Yes, the BBC was biased!
From 1985-1990 I was director of the Media Monitoring Unit which monitored television current affairs programmes for political bias. The background was simple: in the Eighties there was a strongly held belief, in some circles, that broadcasters were heavily biased against the then Conservative government led by Margaret Thatcher.
Senior figures within the BBC, it was said, considered the Labour party to be so weak that it fell to the BBC to offer genuine opposition to the Tories. As it happens Channel 4 programmes were worse but their audiences were generally very small. The BBC, on the other hand, which is funded by the license payer, has a far greater responsibility to maintain political impartiality.
Anyway, I was recruited by Dr Julian Lewis (now Conservative MP for New Forest East) and Lord Chalfont (a former Labour minister) and for five years I recorded and watched thousands of hours of programmes, many of them very dull indeed, and 'rated' them for political bias.
It was wholly unscientific but we used our common sense and got heaps of publicity. I shall never forget the day we launched our first report, in 1986. All over London Evening Standard billboards proclaimed the "news" that, 'Yes! The BBC is biased'.
Not everyone agreed. Our work attracted derision from the left and those we were monitoring. "How dare they!" was the gist of it, but it was often a lot more abusive than that.
I personally took a lot of flak in the pages of Broadcast magazine (the industry journal), the Guardian (of course!) and elsewhere. Broadcasters, I discovered very quickly, don't take kindly to criticism of their work.
On one occasion I was invited by Granada to address a conference in Manchester. The opposing speaker was the producer of the flagship ITV programme World In Action (one of the worst offenders, in our view). He did his best to belittle me in front of 200 broadcasters and his presentation even featured a short video that he had made with the sole purpose of putting me firmly in my place.
I was extremely flattered.
(Bizarrely, a young, very attractive World In Action researcher then stood up, had a right go at me for daring to criticise one of her programmes, and promptly burst into tears! I didn't know whether to laugh or ... )
Anyway, I mention this because last night my old friend Julian Lewis drew my attention to an "exclusive interview" with BBC director-general Mark Thompson in the current issue of the New Statesman. And lo and behold ...
The BBC director-general Mark Thompson has said that "impartiality" is "going up and up the agenda" at the corporation in what he described as a "post-Hutton change" in a reference to the report into the death of the weapons scientist Dr David Kelly. But Thompson added that the BBC has in past decades had a "massive bias to the left", "struggled with impartiality" and was "mystified" by Thatcherism.

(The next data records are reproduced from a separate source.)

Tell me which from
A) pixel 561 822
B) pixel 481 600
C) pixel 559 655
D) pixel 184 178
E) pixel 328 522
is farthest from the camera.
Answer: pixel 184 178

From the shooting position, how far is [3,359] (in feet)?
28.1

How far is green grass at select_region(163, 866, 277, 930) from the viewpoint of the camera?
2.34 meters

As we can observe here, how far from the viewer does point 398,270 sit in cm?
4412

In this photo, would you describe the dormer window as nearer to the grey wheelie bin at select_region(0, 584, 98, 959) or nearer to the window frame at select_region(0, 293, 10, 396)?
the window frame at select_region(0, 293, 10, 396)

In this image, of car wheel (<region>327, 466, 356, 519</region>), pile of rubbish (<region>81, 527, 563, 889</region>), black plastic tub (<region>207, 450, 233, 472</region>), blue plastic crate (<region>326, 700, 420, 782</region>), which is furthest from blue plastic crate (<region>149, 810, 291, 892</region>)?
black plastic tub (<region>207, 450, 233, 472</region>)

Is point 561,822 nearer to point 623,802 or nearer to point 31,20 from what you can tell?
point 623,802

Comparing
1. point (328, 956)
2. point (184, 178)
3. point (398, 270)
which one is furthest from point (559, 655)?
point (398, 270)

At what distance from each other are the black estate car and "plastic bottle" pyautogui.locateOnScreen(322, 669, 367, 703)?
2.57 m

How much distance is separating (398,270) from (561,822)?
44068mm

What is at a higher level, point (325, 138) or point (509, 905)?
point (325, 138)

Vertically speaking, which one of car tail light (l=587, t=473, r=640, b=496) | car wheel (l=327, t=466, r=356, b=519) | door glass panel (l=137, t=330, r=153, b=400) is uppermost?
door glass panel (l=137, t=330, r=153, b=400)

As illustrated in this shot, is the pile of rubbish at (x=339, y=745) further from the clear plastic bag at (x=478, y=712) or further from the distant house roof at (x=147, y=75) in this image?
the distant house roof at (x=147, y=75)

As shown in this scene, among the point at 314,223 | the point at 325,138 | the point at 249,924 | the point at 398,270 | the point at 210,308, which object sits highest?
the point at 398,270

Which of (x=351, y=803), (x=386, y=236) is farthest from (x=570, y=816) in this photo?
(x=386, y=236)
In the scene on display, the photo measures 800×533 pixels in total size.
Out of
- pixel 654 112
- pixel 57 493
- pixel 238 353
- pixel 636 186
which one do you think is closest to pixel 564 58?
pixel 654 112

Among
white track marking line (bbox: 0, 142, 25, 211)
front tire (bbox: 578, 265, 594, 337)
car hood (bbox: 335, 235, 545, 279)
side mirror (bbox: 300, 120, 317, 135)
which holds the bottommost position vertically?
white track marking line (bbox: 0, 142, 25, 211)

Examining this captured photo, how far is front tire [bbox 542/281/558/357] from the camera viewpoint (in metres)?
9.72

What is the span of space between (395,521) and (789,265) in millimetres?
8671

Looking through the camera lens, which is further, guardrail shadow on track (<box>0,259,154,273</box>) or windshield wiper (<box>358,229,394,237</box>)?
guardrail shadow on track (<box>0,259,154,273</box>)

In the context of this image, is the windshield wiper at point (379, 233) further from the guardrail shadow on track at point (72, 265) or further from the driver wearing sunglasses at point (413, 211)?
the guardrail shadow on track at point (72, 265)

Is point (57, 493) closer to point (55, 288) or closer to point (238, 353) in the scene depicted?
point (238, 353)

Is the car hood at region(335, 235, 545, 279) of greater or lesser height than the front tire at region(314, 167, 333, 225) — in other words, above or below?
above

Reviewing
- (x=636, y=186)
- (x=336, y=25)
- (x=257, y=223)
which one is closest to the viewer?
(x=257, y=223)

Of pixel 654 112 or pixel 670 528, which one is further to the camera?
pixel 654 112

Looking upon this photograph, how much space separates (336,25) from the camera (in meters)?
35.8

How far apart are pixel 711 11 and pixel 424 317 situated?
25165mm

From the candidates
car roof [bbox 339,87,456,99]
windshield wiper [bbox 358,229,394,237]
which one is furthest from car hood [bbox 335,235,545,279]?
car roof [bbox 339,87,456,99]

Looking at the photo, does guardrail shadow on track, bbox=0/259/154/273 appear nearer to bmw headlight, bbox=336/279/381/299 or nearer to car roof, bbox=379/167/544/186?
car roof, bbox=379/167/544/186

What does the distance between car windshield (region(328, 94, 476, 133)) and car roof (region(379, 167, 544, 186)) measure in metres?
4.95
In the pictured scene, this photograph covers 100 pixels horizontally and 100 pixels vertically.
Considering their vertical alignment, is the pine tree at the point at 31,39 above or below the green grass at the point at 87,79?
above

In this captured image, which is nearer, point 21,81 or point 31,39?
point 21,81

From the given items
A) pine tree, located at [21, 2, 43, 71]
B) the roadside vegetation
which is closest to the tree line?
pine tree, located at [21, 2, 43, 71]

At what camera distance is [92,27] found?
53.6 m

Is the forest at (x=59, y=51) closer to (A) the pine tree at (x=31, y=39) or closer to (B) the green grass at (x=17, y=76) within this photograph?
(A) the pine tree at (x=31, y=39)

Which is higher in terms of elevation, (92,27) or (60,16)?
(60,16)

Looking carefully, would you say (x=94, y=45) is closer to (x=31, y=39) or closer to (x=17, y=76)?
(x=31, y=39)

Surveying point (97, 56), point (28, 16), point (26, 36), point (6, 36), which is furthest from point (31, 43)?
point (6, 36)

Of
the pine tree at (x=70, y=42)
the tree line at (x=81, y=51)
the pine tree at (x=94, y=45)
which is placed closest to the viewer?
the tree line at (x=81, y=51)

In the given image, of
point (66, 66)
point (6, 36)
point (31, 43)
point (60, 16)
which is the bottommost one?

So there we have it. The BBC finally admits what some of us knew all along. In the words of Julian Lewis, "We are vindicated, belatedly!"
My work is done. I can rest in peace.
Full interview HERE.
See also: Pedigree of a TV watchdog (Daily Telegraph, 1986)
According to Thompson, "We were biased, but now we're like the New Statesman". But surely the New Statesman is on the left? Doh!
Reader Comments (3)
The BBC ,was,is and will remain nothing more than a sophisticated left wing
media channel untill enforced subscription is abloished.
Without the BBC Harold Wilson and Tony Blair would not have even starred on Wikipedia. OK they occasionally throw a Judas Goat into the ring to keep the
scribes content
Overpaid self elevating Pharisees,a latter day Sanhedrin.
They even stoop to using soap operas for political purposes.
Beyond the pale
Mark Thompson's charm offensive with the BBC to the Tories continues apace. To Thompson's credit not only has he honestly put his hand up to what we all have known for years but he also has sought out a dialogue with free market groups to persuade them too.
Jeremy Hunt who is the Culture, Sport and Media Minister has no doubt sharpened his knife and looking for the gap between two ribs of the licence fee he needs to plunge it into. I have been in a room where senior Tories have been spitting nails debating the BBC and would dearly love to see it go.
Well done at the Media Monitoring Unit for getting the ball rolling and all I want is unbiased reporting and no social engineering.
I think that the BBC were second to none for their period dramas which were wonderful for keeping to period, dress and wonderful actors.
The last one they put on Pride and Prejudice in 1995 was truly splendid and it was such a shame and disappointment to hear that it was to be their last production of the period drama that are still popular all over the world.
The excuse given was that they couldnt afford it any more.
Well I'm sure the taxper would be much happier if they had put their money into more productions such as this, that were entertaining as well as being educational, instead of wasting their money on stupid political parties.
THEY SHOULD HAVE STUCK TO WHAT THEY WERE GOOD AT!